In the classic 1966 Antonioni movie Blow-Up, a murder is inadvertently recorded on film by a fashion photographer while innocently taking pictures in a London park. At first glance the dramatic event is invisible to the naked eye but through the process of enlarging the background over and over, the presence of a gunman and victim are revealed.  Given the open ended structure of the film, the metaphor presented through the film’s narrative continues to inform discussions about the construction of meaning by a subject, emphasized by the photographer’s trust of the mechanical, representational memory of his camera over the non-representational memory of his own perceiving body.

There is no crime scene in the fourth exhibition organized by Lucien Terras at 143 Reade Street but a shared inquisitive attitude towards the process of representation and the perception of the represented. The six artists, through painting and photography, question the ideas of realism inherent to their practice and the act of looking itself.

Dike Blair presents gouaches and pencil on paper of windows opening to either a serene blue sky or a gray snowy outdoor. The compositions appear off-centered, as if it were at the periphery of another scene where the action is taking place. Their photo-realist quality brings the viewer back to his or her own similar experience of observation or quiet moments of contemplation.

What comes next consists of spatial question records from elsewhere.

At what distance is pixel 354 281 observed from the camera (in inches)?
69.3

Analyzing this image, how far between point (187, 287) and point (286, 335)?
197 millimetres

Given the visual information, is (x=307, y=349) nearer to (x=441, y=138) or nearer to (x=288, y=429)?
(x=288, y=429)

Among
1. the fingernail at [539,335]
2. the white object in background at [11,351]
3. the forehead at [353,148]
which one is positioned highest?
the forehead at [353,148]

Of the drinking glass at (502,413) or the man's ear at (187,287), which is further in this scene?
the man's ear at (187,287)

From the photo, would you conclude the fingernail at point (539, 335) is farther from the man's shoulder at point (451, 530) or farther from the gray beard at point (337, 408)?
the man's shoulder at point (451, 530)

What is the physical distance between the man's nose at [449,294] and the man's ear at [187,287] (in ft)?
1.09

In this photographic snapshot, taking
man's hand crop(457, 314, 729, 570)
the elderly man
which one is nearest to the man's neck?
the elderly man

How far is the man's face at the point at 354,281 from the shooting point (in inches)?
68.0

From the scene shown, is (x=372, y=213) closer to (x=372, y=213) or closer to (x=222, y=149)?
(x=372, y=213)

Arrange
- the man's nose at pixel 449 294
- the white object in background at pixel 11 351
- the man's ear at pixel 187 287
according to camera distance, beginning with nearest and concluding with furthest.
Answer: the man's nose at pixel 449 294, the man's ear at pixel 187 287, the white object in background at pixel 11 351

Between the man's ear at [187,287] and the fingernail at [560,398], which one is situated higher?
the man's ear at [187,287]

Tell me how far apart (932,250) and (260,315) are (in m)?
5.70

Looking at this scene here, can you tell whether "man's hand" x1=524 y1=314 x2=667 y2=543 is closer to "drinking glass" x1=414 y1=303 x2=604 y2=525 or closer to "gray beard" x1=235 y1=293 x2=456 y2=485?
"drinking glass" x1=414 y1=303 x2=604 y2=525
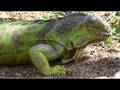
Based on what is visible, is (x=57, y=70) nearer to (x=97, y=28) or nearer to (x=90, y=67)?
(x=90, y=67)

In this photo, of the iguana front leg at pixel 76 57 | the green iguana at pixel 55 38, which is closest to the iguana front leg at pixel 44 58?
the green iguana at pixel 55 38

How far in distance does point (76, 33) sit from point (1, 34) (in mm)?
1009

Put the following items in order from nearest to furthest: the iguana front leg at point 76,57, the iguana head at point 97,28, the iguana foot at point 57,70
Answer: the iguana foot at point 57,70 → the iguana head at point 97,28 → the iguana front leg at point 76,57

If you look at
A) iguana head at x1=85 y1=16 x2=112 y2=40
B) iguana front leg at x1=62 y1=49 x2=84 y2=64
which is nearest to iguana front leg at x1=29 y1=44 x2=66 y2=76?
iguana front leg at x1=62 y1=49 x2=84 y2=64

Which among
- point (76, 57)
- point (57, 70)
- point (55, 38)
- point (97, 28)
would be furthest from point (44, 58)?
point (97, 28)

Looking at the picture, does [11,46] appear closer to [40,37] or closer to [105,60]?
[40,37]

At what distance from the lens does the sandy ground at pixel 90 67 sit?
19.9ft

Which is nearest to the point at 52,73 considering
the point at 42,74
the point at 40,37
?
the point at 42,74

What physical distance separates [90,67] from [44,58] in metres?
0.67

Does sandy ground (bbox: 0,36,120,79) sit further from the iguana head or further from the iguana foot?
the iguana head

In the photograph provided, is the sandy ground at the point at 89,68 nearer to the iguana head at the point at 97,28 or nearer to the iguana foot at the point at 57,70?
the iguana foot at the point at 57,70

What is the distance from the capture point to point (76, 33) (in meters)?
6.37

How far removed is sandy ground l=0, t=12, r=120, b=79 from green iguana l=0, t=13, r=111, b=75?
0.15 m

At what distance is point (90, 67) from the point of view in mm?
6363
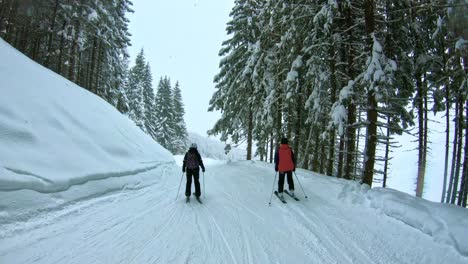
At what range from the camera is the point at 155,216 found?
19.0ft

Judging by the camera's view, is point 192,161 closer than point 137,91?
Yes

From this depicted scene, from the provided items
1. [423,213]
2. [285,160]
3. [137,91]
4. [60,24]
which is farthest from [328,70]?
[137,91]

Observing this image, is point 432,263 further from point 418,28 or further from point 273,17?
point 273,17

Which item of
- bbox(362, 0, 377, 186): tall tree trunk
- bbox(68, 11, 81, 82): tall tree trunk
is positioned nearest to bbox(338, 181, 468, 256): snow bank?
bbox(362, 0, 377, 186): tall tree trunk

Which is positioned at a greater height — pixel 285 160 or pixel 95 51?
pixel 95 51

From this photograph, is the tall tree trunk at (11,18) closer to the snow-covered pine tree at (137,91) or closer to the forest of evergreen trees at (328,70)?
the forest of evergreen trees at (328,70)

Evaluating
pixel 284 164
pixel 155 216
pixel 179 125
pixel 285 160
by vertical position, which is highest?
pixel 179 125

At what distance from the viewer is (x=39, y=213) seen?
15.8 ft

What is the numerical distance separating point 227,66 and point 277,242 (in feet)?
61.6

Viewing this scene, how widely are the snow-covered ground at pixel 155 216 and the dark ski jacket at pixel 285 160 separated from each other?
107cm

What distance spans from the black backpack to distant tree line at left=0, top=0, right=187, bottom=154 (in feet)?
57.0

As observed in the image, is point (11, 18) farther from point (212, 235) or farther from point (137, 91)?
point (212, 235)

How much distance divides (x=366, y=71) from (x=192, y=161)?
245 inches

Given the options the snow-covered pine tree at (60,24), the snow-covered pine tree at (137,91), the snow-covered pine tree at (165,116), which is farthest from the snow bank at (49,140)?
the snow-covered pine tree at (165,116)
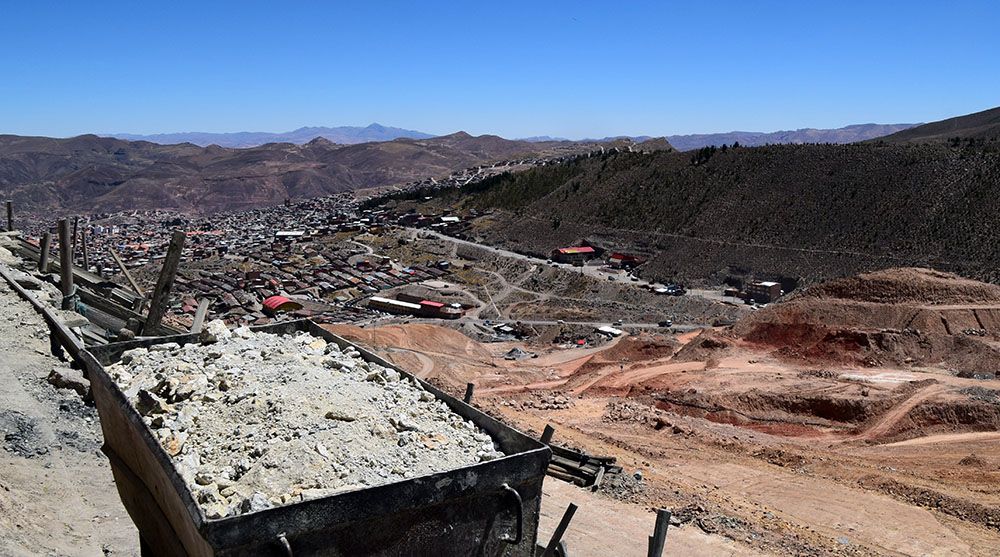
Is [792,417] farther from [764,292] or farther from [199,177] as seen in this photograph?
[199,177]

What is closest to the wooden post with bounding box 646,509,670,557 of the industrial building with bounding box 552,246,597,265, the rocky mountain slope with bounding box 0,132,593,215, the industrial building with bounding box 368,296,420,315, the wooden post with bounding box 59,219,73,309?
Answer: the wooden post with bounding box 59,219,73,309

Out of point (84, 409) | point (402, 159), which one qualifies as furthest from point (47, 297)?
point (402, 159)

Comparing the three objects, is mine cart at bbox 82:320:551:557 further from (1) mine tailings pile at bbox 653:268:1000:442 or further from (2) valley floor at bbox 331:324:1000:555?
(1) mine tailings pile at bbox 653:268:1000:442

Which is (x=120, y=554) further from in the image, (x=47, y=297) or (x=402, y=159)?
(x=402, y=159)

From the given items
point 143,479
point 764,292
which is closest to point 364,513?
point 143,479

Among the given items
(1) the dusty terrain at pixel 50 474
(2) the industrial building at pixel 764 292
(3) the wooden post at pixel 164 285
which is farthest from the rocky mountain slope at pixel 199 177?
(1) the dusty terrain at pixel 50 474

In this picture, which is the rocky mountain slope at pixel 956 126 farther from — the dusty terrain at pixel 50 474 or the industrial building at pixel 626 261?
the dusty terrain at pixel 50 474
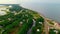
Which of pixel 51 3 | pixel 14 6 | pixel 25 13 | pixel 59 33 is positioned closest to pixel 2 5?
pixel 14 6

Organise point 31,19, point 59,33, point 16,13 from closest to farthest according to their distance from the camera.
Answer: point 59,33, point 31,19, point 16,13

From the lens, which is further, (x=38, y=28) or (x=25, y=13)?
(x=25, y=13)

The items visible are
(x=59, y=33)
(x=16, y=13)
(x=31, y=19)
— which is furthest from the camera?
(x=16, y=13)

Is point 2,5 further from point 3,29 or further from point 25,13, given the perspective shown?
point 3,29

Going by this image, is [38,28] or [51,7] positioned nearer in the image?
[38,28]

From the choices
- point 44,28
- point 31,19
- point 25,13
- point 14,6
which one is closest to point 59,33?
point 44,28

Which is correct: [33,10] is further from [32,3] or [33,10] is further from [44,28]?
[44,28]
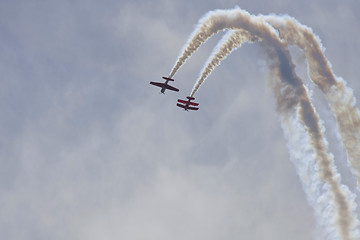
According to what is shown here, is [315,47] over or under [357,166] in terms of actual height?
over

Carey Denniston’s photographs, which are printed on both sides of the frame, are a close examination of the objects the artist encounters around her. Denniston uses her custom made frames to crop and partially conceal her images, further obscuring our observing of anything physical. Her work investigates notions of perception and interpretation as she diverts the viewer away from reading her photographs as being representational.

Shoshana Dentz’s small oil on canvas works are based on the close and prolonged observation of modest sculptural assemblages set on her studio table. Colors, textures, and distortions of perspective depart from traditional ideas of realism, a term that the artist prefers to figuration, by placing the process of scrutinizing details at the core of her practice.